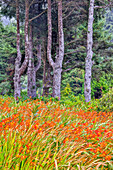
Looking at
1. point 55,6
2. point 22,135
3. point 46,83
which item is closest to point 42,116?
point 22,135

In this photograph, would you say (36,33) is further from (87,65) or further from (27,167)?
(27,167)

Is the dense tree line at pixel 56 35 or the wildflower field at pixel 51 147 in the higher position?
the dense tree line at pixel 56 35

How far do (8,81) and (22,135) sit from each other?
47.9 feet

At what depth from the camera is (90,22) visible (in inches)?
399

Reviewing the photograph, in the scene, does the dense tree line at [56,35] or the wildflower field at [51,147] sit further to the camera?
the dense tree line at [56,35]

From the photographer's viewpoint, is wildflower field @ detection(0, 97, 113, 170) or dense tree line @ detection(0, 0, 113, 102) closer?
wildflower field @ detection(0, 97, 113, 170)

• What you have to do
Please reproduce all of the material above character for character, leaving out the pictures.

• The solution
Looking at
1. point 55,6
2. point 22,135
3. point 46,83
which item is closest to point 42,116?
point 22,135

In this photograph, would you say (36,33) is further from (87,65) or further from (27,167)?
(27,167)

Is the dense tree line at pixel 56 35 or the wildflower field at pixel 51 147 in the higher position?
the dense tree line at pixel 56 35

How far do (8,81) and (22,135) sit from each other?
47.9 feet

At what depth from the camera is (90,22) visible (in inches)?
399

Reviewing the photograph, in the scene, does the dense tree line at [56,35] or the wildflower field at [51,147] sit further to the camera?
the dense tree line at [56,35]

From the photographer's viewpoint, is wildflower field @ detection(0, 97, 113, 170) or dense tree line @ detection(0, 0, 113, 102) closer?
wildflower field @ detection(0, 97, 113, 170)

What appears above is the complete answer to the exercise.